Exercise
Return every line of the listing below, unchanged, from its first line to the line holding "genus: Puma", that line included.

== Segment start ==

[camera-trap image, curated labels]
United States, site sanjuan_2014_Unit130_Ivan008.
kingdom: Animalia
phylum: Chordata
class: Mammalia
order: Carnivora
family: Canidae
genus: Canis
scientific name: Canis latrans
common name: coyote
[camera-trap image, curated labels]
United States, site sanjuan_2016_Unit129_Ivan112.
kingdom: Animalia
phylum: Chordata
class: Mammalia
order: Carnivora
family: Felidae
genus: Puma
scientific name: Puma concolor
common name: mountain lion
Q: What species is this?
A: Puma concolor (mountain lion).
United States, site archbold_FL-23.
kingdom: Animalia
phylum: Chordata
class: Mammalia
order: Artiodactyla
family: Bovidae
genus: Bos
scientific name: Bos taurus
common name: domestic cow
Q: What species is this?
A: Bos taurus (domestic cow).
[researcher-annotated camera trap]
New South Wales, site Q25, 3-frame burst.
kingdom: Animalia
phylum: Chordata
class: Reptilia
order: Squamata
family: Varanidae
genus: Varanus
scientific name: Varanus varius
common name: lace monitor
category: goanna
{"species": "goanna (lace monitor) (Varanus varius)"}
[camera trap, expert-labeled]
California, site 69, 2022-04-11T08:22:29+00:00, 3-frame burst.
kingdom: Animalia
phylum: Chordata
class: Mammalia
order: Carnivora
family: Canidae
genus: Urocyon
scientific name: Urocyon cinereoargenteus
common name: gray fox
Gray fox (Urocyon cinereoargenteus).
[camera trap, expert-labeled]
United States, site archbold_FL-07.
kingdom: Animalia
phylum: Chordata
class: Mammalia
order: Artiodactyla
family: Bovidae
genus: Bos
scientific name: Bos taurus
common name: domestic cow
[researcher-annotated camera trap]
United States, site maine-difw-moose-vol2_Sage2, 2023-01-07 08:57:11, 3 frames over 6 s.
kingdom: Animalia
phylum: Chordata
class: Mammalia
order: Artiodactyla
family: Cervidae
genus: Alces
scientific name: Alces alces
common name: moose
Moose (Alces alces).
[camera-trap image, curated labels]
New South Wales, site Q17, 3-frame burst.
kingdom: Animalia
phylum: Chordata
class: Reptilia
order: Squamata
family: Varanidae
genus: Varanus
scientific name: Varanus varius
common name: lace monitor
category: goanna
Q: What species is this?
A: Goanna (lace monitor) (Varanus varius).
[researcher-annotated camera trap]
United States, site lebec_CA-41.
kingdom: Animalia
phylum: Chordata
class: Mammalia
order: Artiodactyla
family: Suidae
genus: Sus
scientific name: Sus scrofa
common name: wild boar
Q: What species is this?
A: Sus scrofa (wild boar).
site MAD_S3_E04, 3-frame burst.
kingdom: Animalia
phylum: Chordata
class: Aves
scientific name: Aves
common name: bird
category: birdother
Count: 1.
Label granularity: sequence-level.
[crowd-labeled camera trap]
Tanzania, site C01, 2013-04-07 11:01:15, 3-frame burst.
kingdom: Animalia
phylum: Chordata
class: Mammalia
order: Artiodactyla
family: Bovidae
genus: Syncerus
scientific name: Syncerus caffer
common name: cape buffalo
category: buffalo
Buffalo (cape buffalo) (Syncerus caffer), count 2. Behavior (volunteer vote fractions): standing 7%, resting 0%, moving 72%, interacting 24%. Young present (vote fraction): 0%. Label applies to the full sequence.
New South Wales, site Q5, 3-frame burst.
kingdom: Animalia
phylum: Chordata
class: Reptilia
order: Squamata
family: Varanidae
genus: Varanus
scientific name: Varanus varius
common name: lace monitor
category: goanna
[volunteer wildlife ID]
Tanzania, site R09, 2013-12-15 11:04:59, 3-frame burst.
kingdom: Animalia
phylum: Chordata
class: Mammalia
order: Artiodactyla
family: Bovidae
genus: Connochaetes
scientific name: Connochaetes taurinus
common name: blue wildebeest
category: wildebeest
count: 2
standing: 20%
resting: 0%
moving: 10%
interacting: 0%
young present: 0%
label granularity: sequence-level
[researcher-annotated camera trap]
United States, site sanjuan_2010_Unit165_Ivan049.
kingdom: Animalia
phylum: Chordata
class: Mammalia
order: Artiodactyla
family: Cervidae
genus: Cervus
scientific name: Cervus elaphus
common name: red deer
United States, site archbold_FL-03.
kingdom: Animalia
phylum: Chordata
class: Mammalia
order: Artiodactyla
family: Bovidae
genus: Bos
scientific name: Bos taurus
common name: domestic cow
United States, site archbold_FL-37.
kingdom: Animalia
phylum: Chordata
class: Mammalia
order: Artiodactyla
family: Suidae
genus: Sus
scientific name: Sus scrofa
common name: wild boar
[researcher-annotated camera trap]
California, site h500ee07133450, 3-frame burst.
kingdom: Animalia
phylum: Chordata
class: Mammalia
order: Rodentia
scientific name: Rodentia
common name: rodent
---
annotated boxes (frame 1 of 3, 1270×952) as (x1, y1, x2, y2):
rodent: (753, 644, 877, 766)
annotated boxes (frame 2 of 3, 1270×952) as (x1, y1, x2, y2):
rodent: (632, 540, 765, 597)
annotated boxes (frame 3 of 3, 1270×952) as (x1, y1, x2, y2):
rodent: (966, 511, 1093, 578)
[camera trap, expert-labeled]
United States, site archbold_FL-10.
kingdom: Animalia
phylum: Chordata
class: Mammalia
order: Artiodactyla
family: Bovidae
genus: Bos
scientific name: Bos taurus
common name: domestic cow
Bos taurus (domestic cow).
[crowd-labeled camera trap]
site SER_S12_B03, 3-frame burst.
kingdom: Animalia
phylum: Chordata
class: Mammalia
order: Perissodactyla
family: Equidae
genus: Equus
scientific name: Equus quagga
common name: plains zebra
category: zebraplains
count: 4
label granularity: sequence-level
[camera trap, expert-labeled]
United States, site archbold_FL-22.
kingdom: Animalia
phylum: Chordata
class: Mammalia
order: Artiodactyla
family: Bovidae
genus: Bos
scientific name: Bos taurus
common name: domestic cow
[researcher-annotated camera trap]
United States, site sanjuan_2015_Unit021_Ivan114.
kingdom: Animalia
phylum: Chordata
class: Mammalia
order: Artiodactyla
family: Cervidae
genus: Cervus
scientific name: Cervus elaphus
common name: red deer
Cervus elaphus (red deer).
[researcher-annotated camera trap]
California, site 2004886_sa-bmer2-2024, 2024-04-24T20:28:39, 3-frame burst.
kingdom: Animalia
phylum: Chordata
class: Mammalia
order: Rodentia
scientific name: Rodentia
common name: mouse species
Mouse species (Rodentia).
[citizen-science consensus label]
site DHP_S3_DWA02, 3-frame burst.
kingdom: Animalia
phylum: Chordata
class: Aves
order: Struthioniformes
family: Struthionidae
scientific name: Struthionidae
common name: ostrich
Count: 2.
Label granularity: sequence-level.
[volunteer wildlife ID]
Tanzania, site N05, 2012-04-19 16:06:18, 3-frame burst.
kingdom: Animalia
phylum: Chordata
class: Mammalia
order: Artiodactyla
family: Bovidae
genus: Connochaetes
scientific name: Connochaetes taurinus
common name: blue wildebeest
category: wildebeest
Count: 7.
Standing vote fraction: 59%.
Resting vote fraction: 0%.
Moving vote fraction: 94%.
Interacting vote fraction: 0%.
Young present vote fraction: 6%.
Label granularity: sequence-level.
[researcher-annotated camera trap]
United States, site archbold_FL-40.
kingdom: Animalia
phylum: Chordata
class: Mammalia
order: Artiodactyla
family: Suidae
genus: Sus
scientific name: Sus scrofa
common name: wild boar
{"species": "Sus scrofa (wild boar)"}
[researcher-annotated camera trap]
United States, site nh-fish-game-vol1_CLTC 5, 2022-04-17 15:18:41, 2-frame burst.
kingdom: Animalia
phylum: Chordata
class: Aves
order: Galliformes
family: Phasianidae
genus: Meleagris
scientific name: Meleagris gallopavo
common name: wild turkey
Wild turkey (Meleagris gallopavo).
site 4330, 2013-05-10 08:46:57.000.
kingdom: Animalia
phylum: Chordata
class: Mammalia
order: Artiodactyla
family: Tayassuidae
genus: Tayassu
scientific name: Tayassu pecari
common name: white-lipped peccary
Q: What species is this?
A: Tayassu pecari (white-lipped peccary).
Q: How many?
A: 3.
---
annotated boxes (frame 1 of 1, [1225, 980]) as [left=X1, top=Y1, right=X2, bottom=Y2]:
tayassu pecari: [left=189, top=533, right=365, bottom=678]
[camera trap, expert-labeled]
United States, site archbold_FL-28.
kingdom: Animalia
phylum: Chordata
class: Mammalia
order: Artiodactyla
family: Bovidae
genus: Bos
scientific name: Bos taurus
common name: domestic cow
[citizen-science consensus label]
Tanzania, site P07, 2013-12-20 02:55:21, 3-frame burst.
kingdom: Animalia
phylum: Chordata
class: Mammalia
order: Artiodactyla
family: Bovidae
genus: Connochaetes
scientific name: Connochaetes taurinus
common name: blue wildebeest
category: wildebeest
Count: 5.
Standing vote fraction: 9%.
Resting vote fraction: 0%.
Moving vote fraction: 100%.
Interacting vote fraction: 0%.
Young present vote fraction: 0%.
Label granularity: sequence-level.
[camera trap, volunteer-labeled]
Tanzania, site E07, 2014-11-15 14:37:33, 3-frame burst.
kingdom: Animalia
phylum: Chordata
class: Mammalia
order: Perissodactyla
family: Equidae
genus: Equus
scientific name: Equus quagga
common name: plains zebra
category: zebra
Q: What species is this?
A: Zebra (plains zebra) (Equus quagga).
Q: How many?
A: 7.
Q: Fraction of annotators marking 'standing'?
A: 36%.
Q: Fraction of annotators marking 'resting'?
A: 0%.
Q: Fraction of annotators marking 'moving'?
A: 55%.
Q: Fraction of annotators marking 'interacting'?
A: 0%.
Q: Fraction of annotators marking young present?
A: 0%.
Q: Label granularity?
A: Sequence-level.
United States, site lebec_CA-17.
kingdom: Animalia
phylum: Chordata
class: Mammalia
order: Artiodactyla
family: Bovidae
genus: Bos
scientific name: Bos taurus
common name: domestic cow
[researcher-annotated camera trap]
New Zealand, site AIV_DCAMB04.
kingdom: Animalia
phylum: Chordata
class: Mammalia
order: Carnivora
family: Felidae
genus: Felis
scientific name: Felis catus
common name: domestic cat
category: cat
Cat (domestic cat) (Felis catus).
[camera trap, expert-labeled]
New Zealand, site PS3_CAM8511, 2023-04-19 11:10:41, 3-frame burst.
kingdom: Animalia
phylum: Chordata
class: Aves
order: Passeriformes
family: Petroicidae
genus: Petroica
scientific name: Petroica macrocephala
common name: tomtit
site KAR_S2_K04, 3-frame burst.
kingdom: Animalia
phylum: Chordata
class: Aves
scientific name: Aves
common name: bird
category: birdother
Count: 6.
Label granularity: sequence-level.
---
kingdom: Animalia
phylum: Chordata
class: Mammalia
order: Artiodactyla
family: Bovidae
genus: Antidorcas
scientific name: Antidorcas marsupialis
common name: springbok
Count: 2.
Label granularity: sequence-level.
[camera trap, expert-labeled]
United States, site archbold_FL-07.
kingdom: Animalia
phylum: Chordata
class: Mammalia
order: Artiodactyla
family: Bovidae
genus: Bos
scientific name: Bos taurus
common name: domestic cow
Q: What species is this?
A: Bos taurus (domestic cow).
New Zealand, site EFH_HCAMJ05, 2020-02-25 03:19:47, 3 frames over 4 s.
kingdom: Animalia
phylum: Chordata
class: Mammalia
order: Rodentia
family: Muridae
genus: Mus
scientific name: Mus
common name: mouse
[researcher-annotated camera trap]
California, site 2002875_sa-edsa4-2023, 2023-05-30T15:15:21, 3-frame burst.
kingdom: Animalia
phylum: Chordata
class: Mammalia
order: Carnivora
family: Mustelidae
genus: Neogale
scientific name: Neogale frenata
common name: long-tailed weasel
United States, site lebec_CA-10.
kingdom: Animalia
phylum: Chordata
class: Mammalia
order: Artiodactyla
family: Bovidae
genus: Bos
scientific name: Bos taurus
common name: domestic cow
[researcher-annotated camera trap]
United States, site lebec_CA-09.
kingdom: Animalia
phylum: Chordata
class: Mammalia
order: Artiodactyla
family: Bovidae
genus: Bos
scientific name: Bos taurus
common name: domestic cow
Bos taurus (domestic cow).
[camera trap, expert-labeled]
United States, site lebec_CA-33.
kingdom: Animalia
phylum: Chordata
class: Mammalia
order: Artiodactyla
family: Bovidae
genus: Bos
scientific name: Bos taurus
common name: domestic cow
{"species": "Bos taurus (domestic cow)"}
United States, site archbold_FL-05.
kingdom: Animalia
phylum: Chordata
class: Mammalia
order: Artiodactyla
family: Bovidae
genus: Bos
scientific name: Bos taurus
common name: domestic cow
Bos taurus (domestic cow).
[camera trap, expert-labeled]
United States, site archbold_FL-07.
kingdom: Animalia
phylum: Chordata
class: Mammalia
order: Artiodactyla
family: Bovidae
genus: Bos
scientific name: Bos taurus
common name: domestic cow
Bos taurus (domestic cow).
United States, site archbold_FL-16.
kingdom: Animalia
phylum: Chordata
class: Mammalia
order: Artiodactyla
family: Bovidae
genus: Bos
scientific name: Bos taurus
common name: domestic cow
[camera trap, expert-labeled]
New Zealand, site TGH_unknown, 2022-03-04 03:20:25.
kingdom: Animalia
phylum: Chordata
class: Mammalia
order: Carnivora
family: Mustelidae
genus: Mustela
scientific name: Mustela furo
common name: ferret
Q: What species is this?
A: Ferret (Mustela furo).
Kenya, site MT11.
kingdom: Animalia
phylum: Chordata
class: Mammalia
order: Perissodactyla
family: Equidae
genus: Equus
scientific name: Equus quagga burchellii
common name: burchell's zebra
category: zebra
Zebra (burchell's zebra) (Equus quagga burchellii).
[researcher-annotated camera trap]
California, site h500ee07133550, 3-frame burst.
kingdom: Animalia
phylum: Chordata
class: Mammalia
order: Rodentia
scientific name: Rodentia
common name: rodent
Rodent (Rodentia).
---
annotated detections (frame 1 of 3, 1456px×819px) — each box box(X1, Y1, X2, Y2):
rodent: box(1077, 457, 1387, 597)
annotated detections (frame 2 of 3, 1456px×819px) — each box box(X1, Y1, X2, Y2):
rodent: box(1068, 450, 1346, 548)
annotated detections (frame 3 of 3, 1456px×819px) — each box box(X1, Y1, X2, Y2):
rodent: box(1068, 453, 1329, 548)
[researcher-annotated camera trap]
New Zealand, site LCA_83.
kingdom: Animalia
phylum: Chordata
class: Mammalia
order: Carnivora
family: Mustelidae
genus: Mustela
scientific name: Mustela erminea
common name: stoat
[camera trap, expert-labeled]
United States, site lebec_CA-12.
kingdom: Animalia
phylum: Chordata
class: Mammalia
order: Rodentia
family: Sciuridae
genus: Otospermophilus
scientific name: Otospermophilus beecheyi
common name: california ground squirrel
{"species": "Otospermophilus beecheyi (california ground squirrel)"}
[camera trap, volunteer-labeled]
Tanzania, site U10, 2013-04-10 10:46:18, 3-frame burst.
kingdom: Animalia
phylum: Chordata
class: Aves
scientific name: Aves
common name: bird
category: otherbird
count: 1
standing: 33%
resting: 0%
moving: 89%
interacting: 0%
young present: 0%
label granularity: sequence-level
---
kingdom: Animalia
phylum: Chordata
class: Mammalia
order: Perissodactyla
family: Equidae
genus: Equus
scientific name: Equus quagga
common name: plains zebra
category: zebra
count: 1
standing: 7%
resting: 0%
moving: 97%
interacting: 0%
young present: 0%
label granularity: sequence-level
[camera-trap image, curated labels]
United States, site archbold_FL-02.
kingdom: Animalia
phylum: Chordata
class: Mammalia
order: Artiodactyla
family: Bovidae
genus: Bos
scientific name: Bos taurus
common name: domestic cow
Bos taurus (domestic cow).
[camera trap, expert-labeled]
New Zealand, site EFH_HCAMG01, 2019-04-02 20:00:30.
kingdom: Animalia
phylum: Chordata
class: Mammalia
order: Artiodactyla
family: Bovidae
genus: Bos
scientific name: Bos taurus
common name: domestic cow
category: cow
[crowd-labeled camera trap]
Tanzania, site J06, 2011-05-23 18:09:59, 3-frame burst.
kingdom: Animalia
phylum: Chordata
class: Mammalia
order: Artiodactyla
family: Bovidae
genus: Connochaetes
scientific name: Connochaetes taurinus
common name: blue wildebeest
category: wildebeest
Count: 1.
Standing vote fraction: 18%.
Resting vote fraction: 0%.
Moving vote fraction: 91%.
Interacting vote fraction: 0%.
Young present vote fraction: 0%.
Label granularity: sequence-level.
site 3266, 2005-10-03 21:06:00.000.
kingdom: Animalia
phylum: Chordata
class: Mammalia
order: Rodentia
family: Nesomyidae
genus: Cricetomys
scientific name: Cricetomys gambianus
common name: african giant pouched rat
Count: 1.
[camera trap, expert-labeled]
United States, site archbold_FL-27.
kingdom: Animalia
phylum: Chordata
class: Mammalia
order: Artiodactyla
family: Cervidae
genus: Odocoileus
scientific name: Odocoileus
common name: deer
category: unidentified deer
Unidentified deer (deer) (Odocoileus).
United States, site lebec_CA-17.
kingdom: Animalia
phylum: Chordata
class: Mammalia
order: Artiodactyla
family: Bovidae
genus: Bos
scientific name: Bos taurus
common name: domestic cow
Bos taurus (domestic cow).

== Segment end ==

Completed exercise
[camera-trap image, curated labels]
United States, site sanjuan_2014_Unit130_Ivan008.
kingdom: Animalia
phylum: Chordata
class: Mammalia
order: Carnivora
family: Canidae
genus: Canis
scientific name: Canis latrans
common name: coyote
[camera-trap image, curated labels]
United States, site sanjuan_2016_Unit129_Ivan112.
kingdom: Animalia
phylum: Chordata
class: Mammalia
order: Carnivora
family: Felidae
genus: Puma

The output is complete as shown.